TEXT PROVIDED START

Why are there no ordered dictionaries?

Sat Nov 26 22:46:36 EST 2005

On Thu, 24 Nov 2005 18:42:45 +0100, Christoph Zwerschke <cito at online.de> wrote:

>Bengt Richter schrieb:
>
>>>d.setvalues((13, 14)) ==> d = OrderedDict((1, 13), (2, 14))
>
>> The implication above is that OrderedDict takes an *args argument,
>> but really it takes a single argument that is a sequence of k,v pairs,
>> (and maybe some keyword options).
>
>Right. Interpret it as a short notation only, I did not want to change 
>the interface. I think it's a common mistake to forget the brackets 
>because you think one pair should be enough. At least I often forget it.
Ok, I forget this too.
>
>> You could make keys, values, and items custom descriptors which would define __call__
>> for the old key() etc accesses, well as __getitem__ and __setitem__. Then you could write
>> 
>>     d.items[0], d.items[-1] = d.items[-1], d.items[0]
>> 
>> to swap the order of the first and last items in the thing (I hesitate to say dict ;-)
>> You could also operate on slices.
>
>Nice. You could also get the i-th value with d.values[i].
>
>But is this considered good style or would it be considered "dirty" to 
>have a callable member that also supports indexing and slicing? (I don't 
>know, just asking?) Plus, it opens a can of worms by increasing the 
>complexity tremendously. Let's see whether this can be handled.
I suspect not that complex, but it has the same performance disadvantage as
properties.

>
>> BTW, before I showed an example where d[2:3] returned
>> a new dict instance rather than d.items()[:]. I think the items list
> > is better, since they naturally add, sort, reverse, etc as lists,
> > and you can write OrderedDict(d[2:3]+d[1:2]) if you want a new dict.
>
>Not sure about that. I would rather expect that if you slice an object, 
>you get an object of the same type. And you can also add, sort, reverse, 
>etc the ordered dict if you want.
>
>> A slice assignment to d[i:j] is really sugar for something, but we have to decide exactly
>> what in case of duplicate keys in the incoming items, either with each other ...
>
>You mean slice assignments to d.items[i:j]. If you make the slice 
>assignment to d[i:j] then at least you cannot have conflicts in the 
>incoming items. The first question is: Should a slice assignment be 
>treated as deletion with subsequential addition (changing the order) or 
>as a replacement (i.e. try to not change the order)? I agree that the 
>second would be the expected semantics, but as you mentioned more 
>difficult to implement.
>
> > One way to define it would be
> >     d.items[i:j] = itemseq
>> 
>> to be implemented as sugar for
>>     newitems = d.items[:i] + list(itemseq) + d.items[j:]
>>     d.clear()
>>     d.update(newitems)
>
>Which should be the same as
>d = OrderedDict(d.items[:i] + list(itemseq) + d.items[j:])
>Sounds reasonable.
Actually it's not the same, which is why I wrote it with update.
Analogous to slice assignment in lists, the referred-to object
gets mutated. Hence preexisting references to the object see the change too.

If you just rebind d with a new OrderedDict object, previous bindings
are not affected. I.e.,
       d = OrderedDict(sorted((k,i)) for i,k in enumerate('abc'))

TEXT PROVIDED END
RECORDS SHOWN START

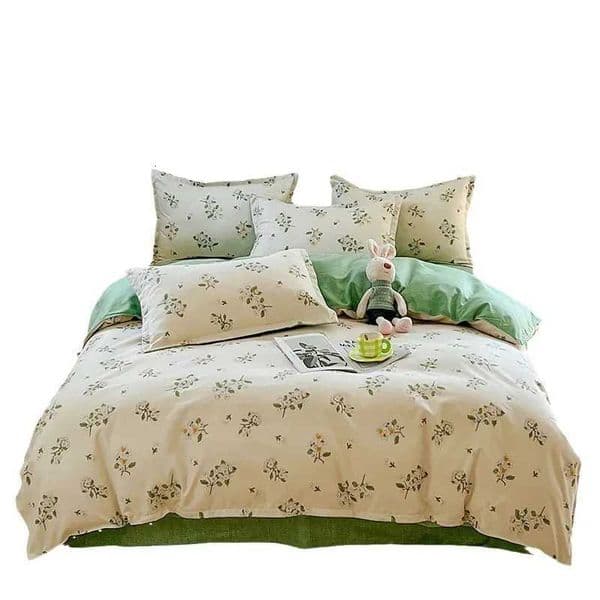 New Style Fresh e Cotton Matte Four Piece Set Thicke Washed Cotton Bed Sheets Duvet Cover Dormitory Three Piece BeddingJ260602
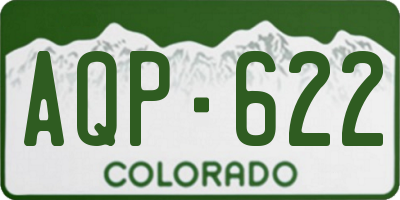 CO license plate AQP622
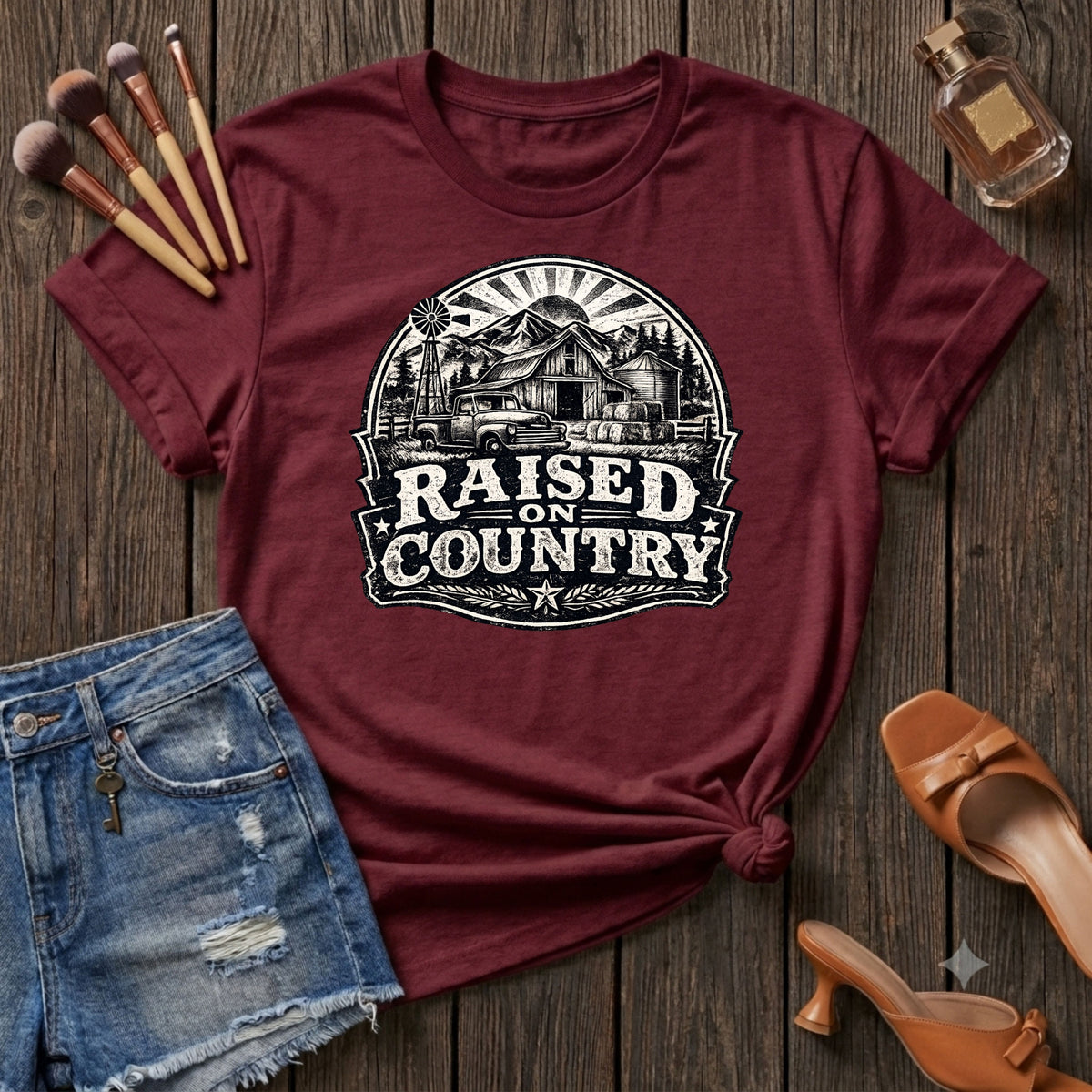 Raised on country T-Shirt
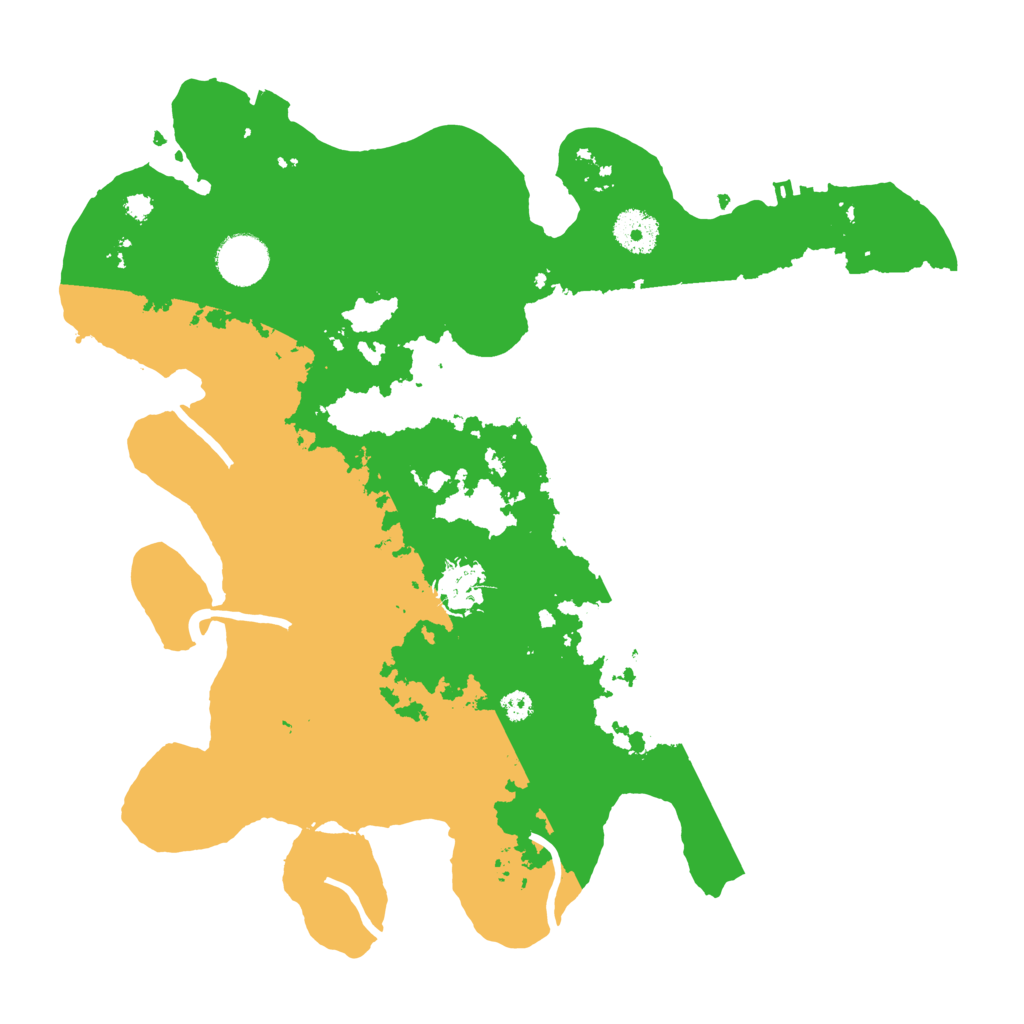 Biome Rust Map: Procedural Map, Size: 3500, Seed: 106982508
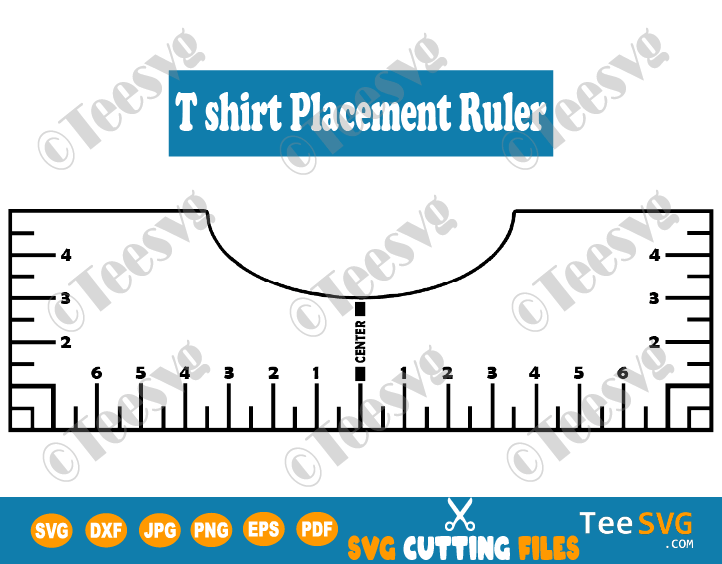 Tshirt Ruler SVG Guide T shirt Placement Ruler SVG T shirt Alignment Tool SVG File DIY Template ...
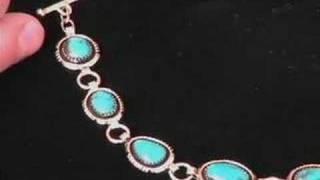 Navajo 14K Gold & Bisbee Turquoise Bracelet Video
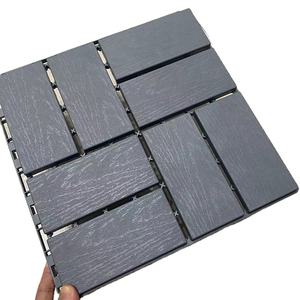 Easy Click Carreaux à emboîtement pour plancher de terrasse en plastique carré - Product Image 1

RECORDS SHOWN END
RECORDS SHOWN START

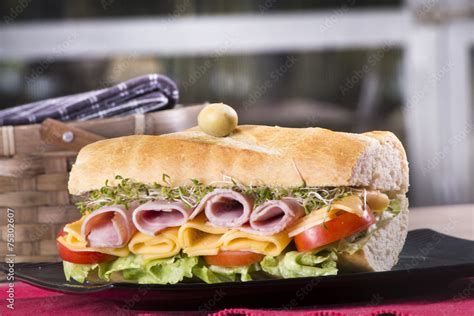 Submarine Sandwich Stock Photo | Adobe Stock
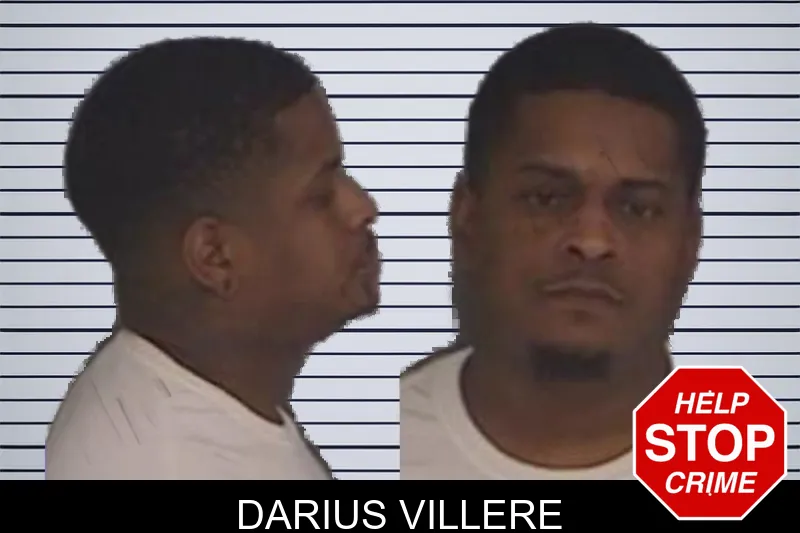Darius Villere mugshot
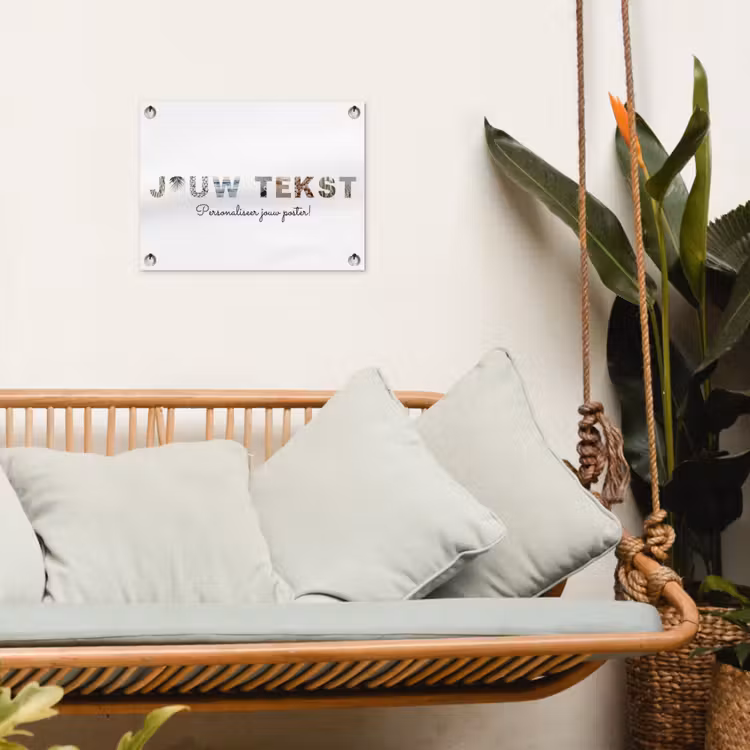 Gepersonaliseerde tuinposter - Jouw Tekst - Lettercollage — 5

RECORDS SHOWN END

§ **WORK ORDER**
In the thread on ordered dictionaries, what is the single argument that OrderedDict actually takes?

§ **RESULT**
It takes a sequence of key-value pairs, and possibly some keyword options.